Longreach, Gladstone and Brisbane are on high alert after flight attendant who was infectious with highly contagious Delta variant made six flights between the three destinations on July 11 and July 12.
Acting premier Steven Miles said that the situation was unfolding.
"It's absolutely urgent that we get every passenger on those flights tested as soon as possible," he said.
"Queensland Health is stepping up testing capacity in those locations."
"Minister Glen Butcher was on of the flights, between Brisbane to Gladstone, he has been tested and is in home quarantine."
Chief medical officer Dr Jeanette Young said that the female flight attendant worked on Qantas regional flight routes and Queensland Health are urgently contacting everyone who may have been exposed to the virus.
"She came forward and got tested on 21 July, her symptoms started on the 13th of July, so we are deeming her infectious period back to 11 July," Dr Young said.
"She crewed six flights on 11 and 12 July and is critical that anyone who is on any of those flights immediately comes forward and gets tested."
"We have the manifests and we are rapidly going through them but if anyone has been on those flights please come forward."
Brisbane to Longreach - Qantas Flight 2534
Longreach to Brisbane - Qantas flight 2535
Brisbane to Gladstone - Qantas flight 2346
The flight attendant stayed at the Mercury Hotel in Gladstone.

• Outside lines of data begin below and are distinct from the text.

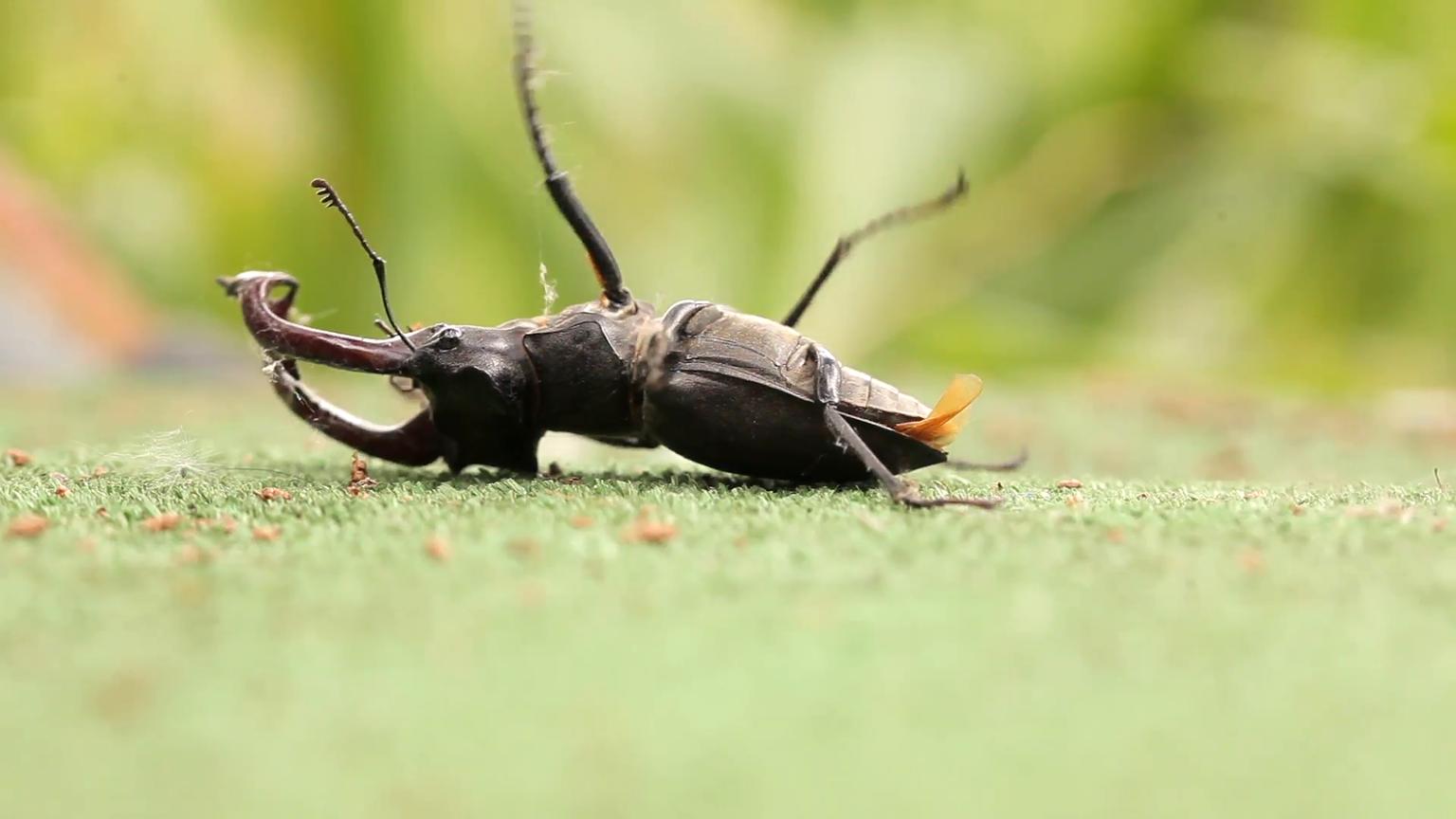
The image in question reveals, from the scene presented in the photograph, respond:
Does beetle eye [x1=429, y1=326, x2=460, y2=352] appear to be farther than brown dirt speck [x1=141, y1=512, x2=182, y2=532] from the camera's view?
Yes

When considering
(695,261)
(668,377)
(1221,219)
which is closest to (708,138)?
(695,261)

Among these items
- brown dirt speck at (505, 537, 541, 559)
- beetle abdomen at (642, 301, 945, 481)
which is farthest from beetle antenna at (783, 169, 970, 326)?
brown dirt speck at (505, 537, 541, 559)

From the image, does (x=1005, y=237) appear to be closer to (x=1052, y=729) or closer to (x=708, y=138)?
(x=708, y=138)

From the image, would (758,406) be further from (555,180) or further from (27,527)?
(27,527)

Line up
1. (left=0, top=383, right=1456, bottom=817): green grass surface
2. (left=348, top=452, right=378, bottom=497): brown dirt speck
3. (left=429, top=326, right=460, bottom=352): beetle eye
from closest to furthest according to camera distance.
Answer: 1. (left=0, top=383, right=1456, bottom=817): green grass surface
2. (left=348, top=452, right=378, bottom=497): brown dirt speck
3. (left=429, top=326, right=460, bottom=352): beetle eye

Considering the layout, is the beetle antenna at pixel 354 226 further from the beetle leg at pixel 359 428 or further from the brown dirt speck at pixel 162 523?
the brown dirt speck at pixel 162 523

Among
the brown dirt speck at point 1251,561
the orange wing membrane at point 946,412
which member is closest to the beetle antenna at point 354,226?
the orange wing membrane at point 946,412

Gladstone Brisbane - Qantas flight 2331
Brisbane to Harvey Bay - Qantas flight 2374
Harvey Bay to Brisbane - Qantas flight 2375
Vaccines and facilities
Longreach Mayor Tony Rayner said that council is working with Queensland Health to avoid a potential outbreak.

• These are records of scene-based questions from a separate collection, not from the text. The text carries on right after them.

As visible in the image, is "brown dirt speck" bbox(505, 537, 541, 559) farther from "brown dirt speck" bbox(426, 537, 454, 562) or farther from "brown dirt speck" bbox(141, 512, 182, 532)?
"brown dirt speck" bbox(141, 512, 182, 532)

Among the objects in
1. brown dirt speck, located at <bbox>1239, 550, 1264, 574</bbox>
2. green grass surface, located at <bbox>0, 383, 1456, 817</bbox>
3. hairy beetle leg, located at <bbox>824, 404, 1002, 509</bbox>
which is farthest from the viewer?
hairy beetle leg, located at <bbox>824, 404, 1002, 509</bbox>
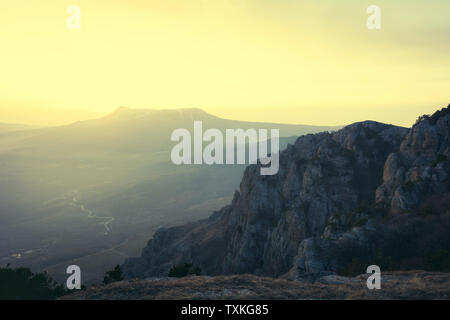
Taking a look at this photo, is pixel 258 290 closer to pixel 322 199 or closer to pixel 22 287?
pixel 22 287

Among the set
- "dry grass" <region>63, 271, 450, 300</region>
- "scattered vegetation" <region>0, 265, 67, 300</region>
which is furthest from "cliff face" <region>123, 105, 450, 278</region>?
"scattered vegetation" <region>0, 265, 67, 300</region>

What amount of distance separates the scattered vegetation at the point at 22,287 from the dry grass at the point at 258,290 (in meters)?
20.5

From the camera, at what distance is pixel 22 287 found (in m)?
34.4

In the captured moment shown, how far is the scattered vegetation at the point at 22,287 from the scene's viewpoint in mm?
33438

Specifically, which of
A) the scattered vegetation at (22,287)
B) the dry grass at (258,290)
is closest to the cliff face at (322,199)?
the dry grass at (258,290)

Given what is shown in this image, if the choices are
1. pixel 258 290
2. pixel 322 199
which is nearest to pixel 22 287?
pixel 258 290

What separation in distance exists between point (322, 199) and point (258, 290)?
39.8 meters

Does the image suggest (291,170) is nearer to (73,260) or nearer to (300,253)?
(300,253)

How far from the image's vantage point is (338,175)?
186ft

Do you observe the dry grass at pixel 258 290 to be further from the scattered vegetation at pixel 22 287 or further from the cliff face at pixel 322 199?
the scattered vegetation at pixel 22 287

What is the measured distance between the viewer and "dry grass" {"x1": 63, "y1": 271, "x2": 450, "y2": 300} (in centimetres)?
1711

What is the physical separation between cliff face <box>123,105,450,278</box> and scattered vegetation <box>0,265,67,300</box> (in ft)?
90.2

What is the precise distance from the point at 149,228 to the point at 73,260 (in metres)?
45.7
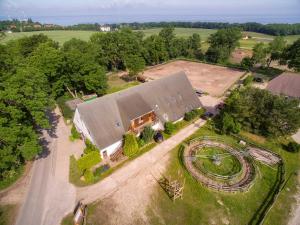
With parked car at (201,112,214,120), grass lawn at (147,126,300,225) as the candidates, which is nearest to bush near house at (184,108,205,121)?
parked car at (201,112,214,120)

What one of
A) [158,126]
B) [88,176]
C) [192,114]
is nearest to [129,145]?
[88,176]

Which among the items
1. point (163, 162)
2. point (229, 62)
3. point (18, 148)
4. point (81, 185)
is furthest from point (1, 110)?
point (229, 62)

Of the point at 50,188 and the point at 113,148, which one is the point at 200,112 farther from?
the point at 50,188

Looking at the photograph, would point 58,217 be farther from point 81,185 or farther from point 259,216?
point 259,216

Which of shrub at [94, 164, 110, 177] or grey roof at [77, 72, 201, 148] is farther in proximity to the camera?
grey roof at [77, 72, 201, 148]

"We went into action late yesterday and stood up our local disaster management group," Cr Rayner said.
"We have been working with Queensland Health to set up a testing facility at the Longreach Showgrounds to test anyone who has been in contact with the flight on the flight between Brisbane.
Last week, Central Queensland boasted the best vaccine rate for eligible population across the country - with more than 60 per cent receiving at least their first dose.
Cr Rayner said the vaccine rate is encouraging in the face of a COVID outbreak, however the "super" threat of the Delta variant leaves the community at risk.
"Fortunately we have been very advance with our vaccine roll out - over one in two western Queenslanders are vaccinated," he said.
"But we do not have the medical facilities to handle an outbreak, and any seriously ill person would need to be taken to Brisbane for care, that's a real concern with this virus."